By David G. Barry
The California State Teachers’ Retirement System (CalSTRS) has gotten the go-ahead to implement four proposals aimed at meeting its pledge to achieve net-zero portfolio emissions by 2050 – one of which would involve the movement of more than $20 billion.
The $301.5 billion pension fund received approval from its investment committee to reduce its portfolio carbon emissions by 50% by 2030, adopt a net-zero investment decision-making process, integrate climate scenarios into its asset-liability management framework, and establish a 20% target allocation to the MSCI ACWI Low Carbon Target Index.
CalSTRS’ efforts stand in stark contrast to the recent resolution that restricts the Florida State Board of Administration (SBA) in using environmental, social, and governance (ESG) factors in making investment decisions.
In remarks to the board, Chief Investment Officer Christopher Ailman said the proposals are an “initial step” to “shifting our global equity portfolio to a low-carbon world.”
CalSTRS’ investment team recommended the four actions essentially a year after the investment committee approved the net-zero emissions pledge – a pledge which staff said in a report that it has made “an extremely high priority.”
Under the net-zero investment decision-making process, CalSTRS will incorporate a complete analysis of the impact on risk, return, emissions and funding status associated with any investment decision presented to the investment committee.

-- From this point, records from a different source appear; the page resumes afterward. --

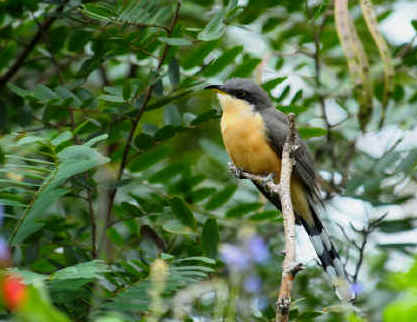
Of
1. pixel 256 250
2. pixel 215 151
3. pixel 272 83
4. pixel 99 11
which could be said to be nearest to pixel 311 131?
pixel 272 83

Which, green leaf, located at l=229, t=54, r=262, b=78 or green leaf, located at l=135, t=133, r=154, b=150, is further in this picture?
green leaf, located at l=229, t=54, r=262, b=78

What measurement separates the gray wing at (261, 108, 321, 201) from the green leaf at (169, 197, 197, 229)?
1.44 meters

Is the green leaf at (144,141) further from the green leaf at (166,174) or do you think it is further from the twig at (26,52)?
the twig at (26,52)

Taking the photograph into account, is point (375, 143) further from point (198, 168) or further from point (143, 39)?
point (143, 39)

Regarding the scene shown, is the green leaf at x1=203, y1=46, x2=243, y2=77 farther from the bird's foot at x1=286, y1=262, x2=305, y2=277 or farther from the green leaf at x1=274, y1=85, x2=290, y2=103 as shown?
the bird's foot at x1=286, y1=262, x2=305, y2=277

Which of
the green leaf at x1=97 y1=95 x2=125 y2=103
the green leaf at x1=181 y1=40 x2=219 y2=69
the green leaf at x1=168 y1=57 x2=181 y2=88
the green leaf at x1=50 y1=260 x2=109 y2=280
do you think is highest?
the green leaf at x1=181 y1=40 x2=219 y2=69

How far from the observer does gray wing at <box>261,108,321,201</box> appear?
5199 millimetres

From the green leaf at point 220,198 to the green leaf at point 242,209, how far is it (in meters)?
0.08

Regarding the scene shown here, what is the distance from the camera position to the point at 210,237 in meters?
3.87

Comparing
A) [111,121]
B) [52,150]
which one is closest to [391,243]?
[111,121]

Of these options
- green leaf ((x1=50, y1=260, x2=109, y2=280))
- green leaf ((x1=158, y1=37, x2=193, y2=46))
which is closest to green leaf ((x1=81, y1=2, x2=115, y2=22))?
green leaf ((x1=158, y1=37, x2=193, y2=46))

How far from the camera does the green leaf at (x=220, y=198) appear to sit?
187 inches

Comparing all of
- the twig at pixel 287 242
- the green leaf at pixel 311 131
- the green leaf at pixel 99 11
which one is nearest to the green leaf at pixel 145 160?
the green leaf at pixel 311 131

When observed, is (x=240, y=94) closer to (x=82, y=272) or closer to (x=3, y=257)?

CalSTRS’ staff said it would be the first pension fund to do such analysis.
The move to establish a 20% target allocation to the low-carbon index would result in the reallocation of an estimated $21 billion. Currently, 42%, or roughly $125 billion, of CalSTRS’ portfolio is invested in public equity. CalSTRS, as of June 30, already managed $3.9 billion in the MSCI ACWI Low Carbon Target Index as part of its Sustainable Investment & Stewardship Strategies (SISS) Public Portfolio.
According to the staff report, the $3.9 billion represents approximately 44% of the SISS Public Portfolio and approximately 3% of CalSTRS’ total public equity exposure. A spokesperson for CalSTRS said the 3% that has been deployed is included in the 20% target figure.
CalSTRS’ report said that the MSCI ACW Low Carbon Target Index was chosen over four other indexes because it had “the highest carbon emissions reduction per unit of active risk” and staff has experience managing a portfolio that replicates the index.
In its report, CalSTRS said that with 74% of its public portfolio passively allocated and with public equities providing the most accurate and broadly available carbon emissions data, the 20% allocation to the low-carbon index is seen as the “as the most meaningful way” to reduce its total portfolio emissions.
CalSTRS said the 20% allocation to the index would reduce the emissions from its public equity portfolio by approximately 14% from the baseline level reported in May.
In getting approval, staff said it will reappear before the investment committee with a plan to implement the 20% allocation.